Dr Tage Voss, author of Smoking and Common Sense (1992), agrees. According to Voss, tobacco consumption is a habit not an addiction because it doesn't conform to the criteria of addiction that consumers exhibit 'social collapse, mental dissolution and require an escalation of dosage'. In other words - and unlike alcohol or drugs such as heroin or cocaine - nicotine does not dramatically change people's behaviour patterns.

Unlike those who are addicted to heroin, for example, there is no evidence that consumers of tobacco are so desperate for their next 'fix' that they have ever mugged anyone for the money to pay for it. Likewise, on an average Friday or Saturday night, it is alcohol not nicotine that is responsible for hospital casualty departments being rather busier than usual.

Interestingly, in 1996 Dr Sandy Macara, the then chairman of the British Medical Association and a former smoker, wrote (Western Daily Press), 'I don't accept that smokers are truly addicted to tobacco. I think they have a habit ... I believe the majority of smokers could stop tomorrow - no, today - if they really wanted to.'

Language of addiction

Dr Macara was possibly influenced by his own experience of giving up and by a BMA handbook, 'Help Your Patient Stop', which stated that 'A balance needs to be struck, acknowledging the potential difficulties of stopping as well as the ease with which many smokers manage to stop.' That was published in 1988 when 2,000 people a day were said to be giving up.

For once the evidence is in the statistics. In the 1950s 80% of all men smoked. Since then the figure has dropped to just 28% of men and 26% of women. In total eleven million people have given up smoking in Britain alone, hardly the sign of a nation addicted to nicotine.

For most people smoking is simply a habit, a difficult one for some people to break should they choose to, but a habit nonetheless. In fact, describing it as an addiction is often counter-productive because it gives people the perfect excuse not to give up. After all, they reason, it's not their fault they smoke. They're addicted and there's nothing they can do about it.

The language of addiction is hopelessly self-defeating. A couple of years ago health campaigners spoke of a cigarette being the equivalent of a 'dirty syringe used by heroin addicts'. Ordinary smokers switched off in droves when they heard this because few (if any) tobacco smokers would ever dream of comparing themselves to a heroin addict. FOREST spokesmen pointed this out at every opportunity and the comparison appears, for the moment, to have been dropped.

Why the addiction argument is so popular

There's a great deal of hypocrisy surrounding the addiction argument. After all, if smoking is so addictive why does the anti-smoking lobby try so hard to ban smoking in all public places? Surely, if smokers are as addicted as they say, prohibition is simply going to increase their suffering.

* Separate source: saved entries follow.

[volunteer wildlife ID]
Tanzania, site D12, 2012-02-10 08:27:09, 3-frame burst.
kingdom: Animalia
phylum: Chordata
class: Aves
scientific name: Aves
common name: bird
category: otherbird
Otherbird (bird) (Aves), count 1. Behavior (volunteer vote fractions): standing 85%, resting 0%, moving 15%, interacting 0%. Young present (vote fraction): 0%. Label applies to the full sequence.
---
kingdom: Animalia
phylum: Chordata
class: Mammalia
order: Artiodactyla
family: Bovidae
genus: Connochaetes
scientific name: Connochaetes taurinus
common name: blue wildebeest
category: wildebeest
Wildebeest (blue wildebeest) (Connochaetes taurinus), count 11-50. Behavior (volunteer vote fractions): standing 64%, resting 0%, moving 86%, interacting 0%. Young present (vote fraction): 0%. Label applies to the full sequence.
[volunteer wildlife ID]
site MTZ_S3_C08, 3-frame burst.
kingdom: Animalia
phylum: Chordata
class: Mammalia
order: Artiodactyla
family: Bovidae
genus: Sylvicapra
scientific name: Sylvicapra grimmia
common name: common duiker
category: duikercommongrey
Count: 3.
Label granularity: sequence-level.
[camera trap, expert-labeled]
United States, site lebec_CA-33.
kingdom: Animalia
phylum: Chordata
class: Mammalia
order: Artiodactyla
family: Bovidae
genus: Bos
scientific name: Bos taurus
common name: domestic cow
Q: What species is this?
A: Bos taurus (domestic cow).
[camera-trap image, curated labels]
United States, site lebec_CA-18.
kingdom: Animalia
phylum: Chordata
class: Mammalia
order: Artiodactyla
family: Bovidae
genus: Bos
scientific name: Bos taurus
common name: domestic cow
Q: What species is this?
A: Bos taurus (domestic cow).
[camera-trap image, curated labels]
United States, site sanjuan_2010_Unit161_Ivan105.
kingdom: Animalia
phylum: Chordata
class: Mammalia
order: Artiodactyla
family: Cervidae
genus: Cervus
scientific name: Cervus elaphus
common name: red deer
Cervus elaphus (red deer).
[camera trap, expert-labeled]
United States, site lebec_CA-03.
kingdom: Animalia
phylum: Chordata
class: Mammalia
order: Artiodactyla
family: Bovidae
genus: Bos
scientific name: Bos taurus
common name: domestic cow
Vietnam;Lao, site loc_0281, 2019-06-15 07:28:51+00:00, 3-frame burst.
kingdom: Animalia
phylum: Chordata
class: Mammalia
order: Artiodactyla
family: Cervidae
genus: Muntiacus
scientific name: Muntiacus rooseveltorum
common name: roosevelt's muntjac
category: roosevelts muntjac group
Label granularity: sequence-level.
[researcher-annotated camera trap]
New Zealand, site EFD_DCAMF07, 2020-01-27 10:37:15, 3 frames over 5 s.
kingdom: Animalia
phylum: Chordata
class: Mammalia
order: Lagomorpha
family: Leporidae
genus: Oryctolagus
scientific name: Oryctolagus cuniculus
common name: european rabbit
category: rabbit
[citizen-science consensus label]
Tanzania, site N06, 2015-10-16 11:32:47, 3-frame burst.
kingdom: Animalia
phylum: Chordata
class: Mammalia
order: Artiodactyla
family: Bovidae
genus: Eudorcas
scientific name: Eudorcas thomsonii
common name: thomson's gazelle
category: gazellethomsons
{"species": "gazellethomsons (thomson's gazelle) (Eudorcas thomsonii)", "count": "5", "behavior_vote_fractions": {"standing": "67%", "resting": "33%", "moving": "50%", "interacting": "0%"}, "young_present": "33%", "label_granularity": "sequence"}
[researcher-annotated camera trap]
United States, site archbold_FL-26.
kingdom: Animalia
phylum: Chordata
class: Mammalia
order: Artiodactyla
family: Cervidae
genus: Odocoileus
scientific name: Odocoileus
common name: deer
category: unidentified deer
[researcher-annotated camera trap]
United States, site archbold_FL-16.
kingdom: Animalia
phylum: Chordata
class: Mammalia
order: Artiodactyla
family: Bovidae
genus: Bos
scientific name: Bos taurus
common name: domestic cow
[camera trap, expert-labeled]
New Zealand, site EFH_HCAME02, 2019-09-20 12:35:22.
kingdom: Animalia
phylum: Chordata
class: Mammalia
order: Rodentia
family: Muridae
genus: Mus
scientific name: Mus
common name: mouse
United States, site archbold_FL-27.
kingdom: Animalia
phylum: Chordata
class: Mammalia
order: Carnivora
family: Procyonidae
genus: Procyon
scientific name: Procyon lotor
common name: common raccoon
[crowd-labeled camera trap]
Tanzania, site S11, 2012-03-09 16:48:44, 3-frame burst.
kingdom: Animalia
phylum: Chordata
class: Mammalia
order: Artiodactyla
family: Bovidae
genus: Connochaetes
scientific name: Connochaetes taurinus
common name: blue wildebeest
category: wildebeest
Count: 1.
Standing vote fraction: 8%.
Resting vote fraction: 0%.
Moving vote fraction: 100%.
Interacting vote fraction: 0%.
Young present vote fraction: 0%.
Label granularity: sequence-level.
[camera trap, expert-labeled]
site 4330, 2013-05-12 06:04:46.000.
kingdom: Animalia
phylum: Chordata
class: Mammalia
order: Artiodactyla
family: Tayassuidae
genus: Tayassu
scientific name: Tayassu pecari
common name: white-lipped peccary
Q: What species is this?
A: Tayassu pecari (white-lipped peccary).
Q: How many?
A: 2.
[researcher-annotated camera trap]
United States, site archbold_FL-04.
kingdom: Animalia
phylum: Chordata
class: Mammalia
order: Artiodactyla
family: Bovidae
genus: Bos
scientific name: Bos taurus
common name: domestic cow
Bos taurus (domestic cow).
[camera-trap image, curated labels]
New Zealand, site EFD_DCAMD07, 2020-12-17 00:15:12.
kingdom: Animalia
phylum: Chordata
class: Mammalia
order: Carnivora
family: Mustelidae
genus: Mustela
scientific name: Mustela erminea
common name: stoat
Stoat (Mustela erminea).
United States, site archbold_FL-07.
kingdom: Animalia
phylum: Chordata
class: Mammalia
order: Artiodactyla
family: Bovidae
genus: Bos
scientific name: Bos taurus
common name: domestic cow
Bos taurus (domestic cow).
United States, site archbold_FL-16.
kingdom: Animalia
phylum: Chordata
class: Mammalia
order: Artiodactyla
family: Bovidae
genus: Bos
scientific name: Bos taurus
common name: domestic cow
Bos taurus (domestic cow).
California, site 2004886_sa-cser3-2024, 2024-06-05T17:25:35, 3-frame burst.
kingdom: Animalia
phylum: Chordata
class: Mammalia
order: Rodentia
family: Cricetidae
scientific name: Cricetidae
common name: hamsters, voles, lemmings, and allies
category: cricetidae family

No, the reason the addiction argument is so popular among anti-smokers is because it takes away the important concepts of free choice and personal responsibility. By arguing so vociferously that smokers are 'slaves to the ****', the anti-smokers are trying to undermine the idea (held by FOREST and by many other people) that by choosing to smoke adult smokers are old enough to decide their own lifestyle and are merely exercising their own free will.

This in turn gives anti-smokers the excuse to insist that the state must apply the tightest restrictions on smokers 'for their own good'. What the killjoys cannot accept is that a great many people enjoy smoking and take pleasure from it. The fact that they smoke has nothing to do with addiction.

The truth is that although smoking, like many other habits, can be a difficult one to break, millions of smokers have successfully quit and the vast majority do so without the need for drugs, patches, acupuncture or hypnotherapy. Ultimately, it all comes down to willpower. You've either got it - or you haven't.